Step 1. Identify a topic you want students to review and come up with at least 25 questions/short answers for them to complete (these will be entered into your bingo template). If you do less than 25, there will be more repeats.
Step 2. Click on this and make a copy of the Bingo Game Template. I discovered it on the internet when I was trying to add in some pizzazz for reviewing a topic for a PSY101 class. The template has 4 sheets. The first sheet will be your BINGO game. Don’t do anything to this sheet, it auto populates. The second sheet is a version if you want a free square. Use this if you want the FREE SPACE. This one is useful if you don’t have as many prompts for students to answer.
Sheet 3, “Data” is where you will enter what you want to go into the squares. For more information on this - see step 2.
Sheet 4 is the directions that include how to create multiple bingo cards.
Step 3. For the bingo boards (sheet 1 or 2), you will notice it has the B-I-N-G-O on top and the 1 to 5 on the left. I use this for drawing squares. So if I drew B1, then everyone would read over what was in the B1 square and answer that prompt.
Step 4. I made scraps with each piece having a 1, 2, 3, 4, or 5 and then B, I, N, G, O.Step 5. I did keep track of the callouts for tables as we went along.

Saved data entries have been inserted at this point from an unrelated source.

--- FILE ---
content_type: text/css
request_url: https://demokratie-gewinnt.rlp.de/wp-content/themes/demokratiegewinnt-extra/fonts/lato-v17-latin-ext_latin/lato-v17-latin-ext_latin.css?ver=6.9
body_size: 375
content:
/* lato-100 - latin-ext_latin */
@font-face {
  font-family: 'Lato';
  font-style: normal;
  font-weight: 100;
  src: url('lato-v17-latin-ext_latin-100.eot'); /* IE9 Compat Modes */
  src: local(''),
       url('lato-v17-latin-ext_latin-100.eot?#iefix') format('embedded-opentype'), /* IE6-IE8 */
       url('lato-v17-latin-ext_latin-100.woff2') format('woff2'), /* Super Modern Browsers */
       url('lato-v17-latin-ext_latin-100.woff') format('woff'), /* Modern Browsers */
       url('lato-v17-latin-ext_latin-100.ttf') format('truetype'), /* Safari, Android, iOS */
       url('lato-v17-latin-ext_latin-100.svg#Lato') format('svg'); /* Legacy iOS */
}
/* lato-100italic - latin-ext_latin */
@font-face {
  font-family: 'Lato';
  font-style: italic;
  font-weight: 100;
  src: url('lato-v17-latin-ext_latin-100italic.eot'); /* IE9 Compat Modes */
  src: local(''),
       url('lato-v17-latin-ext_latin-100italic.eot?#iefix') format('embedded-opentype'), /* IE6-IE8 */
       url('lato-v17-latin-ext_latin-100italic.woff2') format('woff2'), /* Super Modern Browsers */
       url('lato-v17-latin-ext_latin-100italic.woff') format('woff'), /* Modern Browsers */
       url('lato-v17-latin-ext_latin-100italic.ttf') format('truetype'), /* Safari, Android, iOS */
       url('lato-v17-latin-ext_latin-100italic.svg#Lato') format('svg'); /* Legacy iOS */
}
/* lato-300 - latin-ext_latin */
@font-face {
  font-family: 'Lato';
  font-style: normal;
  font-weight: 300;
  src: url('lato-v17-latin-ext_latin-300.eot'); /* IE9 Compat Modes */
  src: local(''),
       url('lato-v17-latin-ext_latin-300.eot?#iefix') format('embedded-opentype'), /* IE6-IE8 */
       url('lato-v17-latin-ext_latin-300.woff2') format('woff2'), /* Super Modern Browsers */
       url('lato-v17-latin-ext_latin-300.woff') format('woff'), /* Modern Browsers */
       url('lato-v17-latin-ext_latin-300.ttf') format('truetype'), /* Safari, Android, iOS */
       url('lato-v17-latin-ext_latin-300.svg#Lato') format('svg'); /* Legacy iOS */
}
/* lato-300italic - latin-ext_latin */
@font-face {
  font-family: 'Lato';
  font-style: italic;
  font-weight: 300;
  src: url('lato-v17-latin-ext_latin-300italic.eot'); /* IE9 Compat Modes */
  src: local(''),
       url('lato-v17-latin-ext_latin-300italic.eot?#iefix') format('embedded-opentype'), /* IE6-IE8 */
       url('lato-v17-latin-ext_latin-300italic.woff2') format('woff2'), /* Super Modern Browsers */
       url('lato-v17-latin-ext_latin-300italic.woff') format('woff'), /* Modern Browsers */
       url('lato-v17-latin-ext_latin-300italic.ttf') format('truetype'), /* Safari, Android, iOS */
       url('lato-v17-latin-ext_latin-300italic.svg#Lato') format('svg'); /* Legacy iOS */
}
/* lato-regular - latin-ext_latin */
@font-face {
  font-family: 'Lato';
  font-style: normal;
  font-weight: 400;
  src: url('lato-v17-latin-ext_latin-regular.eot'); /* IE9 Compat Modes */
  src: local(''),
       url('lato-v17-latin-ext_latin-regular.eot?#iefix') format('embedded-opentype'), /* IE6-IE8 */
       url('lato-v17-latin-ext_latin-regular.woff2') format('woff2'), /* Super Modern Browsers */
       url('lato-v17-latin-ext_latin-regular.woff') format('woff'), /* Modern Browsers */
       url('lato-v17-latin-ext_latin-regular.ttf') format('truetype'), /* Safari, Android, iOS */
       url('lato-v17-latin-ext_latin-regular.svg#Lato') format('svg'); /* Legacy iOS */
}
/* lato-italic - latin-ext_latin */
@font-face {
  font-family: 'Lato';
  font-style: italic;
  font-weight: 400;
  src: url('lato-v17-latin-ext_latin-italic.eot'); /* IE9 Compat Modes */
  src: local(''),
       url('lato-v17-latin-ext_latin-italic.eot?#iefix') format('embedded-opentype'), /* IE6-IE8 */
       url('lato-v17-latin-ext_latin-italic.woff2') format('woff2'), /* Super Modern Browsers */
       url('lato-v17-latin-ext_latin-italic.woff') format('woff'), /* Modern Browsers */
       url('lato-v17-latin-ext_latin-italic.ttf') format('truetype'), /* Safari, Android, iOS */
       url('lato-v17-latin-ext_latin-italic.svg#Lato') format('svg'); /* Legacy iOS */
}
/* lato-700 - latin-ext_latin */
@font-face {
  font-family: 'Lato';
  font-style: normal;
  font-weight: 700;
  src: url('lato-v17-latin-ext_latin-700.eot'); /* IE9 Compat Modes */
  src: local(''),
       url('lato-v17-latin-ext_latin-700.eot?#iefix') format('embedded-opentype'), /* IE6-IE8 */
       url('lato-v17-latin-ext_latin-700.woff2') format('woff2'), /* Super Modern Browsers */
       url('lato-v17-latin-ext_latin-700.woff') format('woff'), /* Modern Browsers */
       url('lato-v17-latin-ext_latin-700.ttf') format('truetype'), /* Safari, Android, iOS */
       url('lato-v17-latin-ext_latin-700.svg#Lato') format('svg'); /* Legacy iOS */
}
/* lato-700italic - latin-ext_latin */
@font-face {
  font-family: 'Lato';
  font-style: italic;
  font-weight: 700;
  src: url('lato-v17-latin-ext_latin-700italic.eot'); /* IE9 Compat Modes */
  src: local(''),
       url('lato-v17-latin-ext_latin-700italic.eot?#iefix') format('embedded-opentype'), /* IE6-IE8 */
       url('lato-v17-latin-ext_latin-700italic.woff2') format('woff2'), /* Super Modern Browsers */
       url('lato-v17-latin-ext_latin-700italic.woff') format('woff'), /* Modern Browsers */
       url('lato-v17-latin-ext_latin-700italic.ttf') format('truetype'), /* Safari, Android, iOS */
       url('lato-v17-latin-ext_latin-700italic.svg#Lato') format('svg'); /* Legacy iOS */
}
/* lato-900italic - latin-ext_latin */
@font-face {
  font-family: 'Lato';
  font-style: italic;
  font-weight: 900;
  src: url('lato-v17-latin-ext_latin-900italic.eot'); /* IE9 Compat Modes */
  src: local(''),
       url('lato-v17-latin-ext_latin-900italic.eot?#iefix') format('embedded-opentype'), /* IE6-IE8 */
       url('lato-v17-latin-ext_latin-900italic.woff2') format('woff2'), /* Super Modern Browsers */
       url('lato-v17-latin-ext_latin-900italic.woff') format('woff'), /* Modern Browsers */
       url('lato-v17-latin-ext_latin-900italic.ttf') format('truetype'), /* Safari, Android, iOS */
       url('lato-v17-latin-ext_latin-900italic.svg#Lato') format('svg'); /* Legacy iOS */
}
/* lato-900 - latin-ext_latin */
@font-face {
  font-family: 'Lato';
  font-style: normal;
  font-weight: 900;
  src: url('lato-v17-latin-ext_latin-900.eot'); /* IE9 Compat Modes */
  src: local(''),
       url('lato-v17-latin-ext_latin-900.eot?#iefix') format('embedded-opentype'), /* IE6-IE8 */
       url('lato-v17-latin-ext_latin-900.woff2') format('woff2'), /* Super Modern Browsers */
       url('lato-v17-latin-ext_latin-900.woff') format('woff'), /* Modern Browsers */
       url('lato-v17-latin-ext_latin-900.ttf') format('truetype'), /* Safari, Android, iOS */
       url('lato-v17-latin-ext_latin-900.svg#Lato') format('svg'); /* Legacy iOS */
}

Step 5. I did keep track of the callouts for tables as we went along.
Step 6. Tables were told to have their answers ready and be the first to call out bingo. After I heard “bingo” I went to check if the table had the correct answers. For this class, I gave out candy to the winning table.
Step 7. After we declared the winners, I then asked tables what squares were more challenging for us to all go over as a class (even if we did not get to that square).
This process took about 25-30 minutes of the class for review. After each call, I waited to see when table talk quieted and then we kept drawing squares until we got bingo.
I hope you give this a try and your class finds some fun in it!